## Written exercise
Reproduce word for word the stretch of the newsletter excerpt from "Please accept my" through "State University, RHOLLEY@CMS.CC.WAYNE.EDU.".

## Text shown
########################################

58.4 COPYRIGHT BROUHAHA, David Lazarus

58.5 FROM THE MAILBOX


58.1 FROM THE EDITOR

Marcia Tuttle, tuttle@gibbs.oit.unc.edu.

Once again this issue of the newsletter is virtually all response to the TRLN copyright proposal contained in issue no. 46. The next issue will have one more article on this topic, but it will also cover two new concerns: a controversial questionnaire sent to librarians and a new discount program announced by a large international publisher.

Please accept my apologies for sending out a personal message to the list last night. The new system is loop-proof, but not tired-editor-proof.

58.2 QUESTIONS ABOUT COPYRIGHT DOCUMENT

Bob Holley, Wayne State University, RHOLLEY@CMS.CC.WAYNE.EDU.

We had a long discussion about the revised authors contract that is being considered in the Research Triangle. I had two questions to ask you.

########################################

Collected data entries
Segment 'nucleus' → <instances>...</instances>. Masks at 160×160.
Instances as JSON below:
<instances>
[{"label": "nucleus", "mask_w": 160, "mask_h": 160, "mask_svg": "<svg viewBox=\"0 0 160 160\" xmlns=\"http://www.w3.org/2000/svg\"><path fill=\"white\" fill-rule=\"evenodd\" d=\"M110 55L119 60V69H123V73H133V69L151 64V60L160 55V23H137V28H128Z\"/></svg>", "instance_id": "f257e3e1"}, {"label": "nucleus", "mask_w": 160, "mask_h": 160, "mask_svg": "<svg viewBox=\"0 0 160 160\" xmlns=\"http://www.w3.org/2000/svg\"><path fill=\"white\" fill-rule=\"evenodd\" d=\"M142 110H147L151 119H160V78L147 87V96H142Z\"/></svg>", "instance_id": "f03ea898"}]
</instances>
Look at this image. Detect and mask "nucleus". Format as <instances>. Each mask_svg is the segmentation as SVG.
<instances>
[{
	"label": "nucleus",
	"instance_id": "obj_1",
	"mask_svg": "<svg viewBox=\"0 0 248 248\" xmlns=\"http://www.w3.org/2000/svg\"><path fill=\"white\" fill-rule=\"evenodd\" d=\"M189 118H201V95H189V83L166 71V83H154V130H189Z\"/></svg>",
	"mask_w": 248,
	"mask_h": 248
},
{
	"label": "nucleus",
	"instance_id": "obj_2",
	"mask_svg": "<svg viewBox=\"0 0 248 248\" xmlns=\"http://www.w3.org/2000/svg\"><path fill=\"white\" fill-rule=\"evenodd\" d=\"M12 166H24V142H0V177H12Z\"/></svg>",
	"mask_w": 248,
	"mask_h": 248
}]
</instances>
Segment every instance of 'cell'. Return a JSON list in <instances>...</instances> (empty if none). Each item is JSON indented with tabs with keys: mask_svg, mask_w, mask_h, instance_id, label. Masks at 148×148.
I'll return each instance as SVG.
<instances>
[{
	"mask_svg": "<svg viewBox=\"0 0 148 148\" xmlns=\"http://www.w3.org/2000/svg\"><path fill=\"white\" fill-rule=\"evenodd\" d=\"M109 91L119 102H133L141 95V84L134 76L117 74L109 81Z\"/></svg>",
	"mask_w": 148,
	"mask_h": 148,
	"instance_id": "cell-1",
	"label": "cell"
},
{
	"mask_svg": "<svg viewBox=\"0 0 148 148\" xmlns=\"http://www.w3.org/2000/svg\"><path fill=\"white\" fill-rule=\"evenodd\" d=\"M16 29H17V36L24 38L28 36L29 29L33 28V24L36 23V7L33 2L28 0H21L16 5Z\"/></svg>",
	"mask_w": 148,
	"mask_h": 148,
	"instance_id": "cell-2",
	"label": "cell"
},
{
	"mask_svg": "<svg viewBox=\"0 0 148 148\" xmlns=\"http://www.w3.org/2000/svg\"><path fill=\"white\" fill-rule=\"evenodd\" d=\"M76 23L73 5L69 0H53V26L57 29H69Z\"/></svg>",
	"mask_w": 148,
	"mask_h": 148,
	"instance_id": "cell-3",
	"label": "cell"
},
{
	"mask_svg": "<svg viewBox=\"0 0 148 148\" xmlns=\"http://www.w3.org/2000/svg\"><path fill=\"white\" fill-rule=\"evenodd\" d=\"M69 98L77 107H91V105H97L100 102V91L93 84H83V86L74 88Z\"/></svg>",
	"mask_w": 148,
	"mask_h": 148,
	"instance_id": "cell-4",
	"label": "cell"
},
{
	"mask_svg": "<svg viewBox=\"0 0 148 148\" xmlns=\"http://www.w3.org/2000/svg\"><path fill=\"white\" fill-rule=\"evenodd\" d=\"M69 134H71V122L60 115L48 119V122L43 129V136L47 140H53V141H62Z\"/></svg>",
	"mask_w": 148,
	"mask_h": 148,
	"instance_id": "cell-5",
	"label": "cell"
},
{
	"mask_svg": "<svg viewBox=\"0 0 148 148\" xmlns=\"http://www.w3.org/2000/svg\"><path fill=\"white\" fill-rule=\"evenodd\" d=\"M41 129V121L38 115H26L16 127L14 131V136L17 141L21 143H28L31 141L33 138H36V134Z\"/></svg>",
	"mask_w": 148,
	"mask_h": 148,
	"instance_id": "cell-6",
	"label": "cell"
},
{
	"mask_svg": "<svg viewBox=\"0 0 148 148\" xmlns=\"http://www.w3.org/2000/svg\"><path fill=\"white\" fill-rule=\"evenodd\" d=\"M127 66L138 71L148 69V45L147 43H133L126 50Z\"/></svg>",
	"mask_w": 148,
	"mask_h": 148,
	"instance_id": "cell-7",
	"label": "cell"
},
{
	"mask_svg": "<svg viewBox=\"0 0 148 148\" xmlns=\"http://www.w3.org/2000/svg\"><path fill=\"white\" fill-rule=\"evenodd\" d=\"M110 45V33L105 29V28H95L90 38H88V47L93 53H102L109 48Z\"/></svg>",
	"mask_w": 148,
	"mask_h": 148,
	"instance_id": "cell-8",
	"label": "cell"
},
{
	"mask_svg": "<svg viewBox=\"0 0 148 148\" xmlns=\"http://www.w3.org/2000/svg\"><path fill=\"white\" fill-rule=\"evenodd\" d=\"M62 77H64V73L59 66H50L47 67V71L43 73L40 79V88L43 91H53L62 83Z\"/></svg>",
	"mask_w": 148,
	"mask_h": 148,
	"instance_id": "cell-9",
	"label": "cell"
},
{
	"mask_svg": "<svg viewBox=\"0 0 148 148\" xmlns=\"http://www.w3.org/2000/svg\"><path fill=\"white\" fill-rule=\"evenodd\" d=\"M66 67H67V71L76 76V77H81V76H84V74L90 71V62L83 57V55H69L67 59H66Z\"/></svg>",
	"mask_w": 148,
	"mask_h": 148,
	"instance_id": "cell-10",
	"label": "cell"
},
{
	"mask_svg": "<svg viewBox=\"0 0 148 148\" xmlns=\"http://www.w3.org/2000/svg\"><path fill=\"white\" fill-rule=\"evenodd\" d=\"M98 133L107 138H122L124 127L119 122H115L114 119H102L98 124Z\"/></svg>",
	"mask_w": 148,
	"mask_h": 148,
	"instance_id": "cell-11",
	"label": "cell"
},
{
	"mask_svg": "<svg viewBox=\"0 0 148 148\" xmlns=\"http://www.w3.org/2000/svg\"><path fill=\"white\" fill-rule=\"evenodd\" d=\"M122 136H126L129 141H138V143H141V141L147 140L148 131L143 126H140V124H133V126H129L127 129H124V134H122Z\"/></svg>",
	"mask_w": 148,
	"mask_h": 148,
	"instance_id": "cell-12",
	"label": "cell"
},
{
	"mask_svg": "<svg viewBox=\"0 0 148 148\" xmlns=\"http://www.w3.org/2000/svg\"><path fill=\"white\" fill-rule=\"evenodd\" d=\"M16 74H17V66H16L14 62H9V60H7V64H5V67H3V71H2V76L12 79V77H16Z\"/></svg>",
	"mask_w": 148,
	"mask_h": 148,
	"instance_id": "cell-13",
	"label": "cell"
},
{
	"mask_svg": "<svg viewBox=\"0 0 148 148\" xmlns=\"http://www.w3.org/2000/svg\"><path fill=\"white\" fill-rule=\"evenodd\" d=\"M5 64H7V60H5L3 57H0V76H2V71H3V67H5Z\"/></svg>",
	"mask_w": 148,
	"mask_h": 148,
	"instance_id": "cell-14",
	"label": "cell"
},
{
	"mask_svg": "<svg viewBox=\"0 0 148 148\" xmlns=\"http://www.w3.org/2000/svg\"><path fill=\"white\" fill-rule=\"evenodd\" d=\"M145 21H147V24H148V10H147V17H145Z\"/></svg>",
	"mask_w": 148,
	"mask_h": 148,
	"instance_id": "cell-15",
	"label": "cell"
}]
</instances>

########################################

## The result
Please accept my apologies for sending out a personal message to the list last night. The new system is loop-proof, but not tired-editor-proof.

58.2 QUESTIONS ABOUT COPYRIGHT DOCUMENT

Bob Holley, Wayne State University, RHOLLEY@CMS.CC.WAYNE.EDU.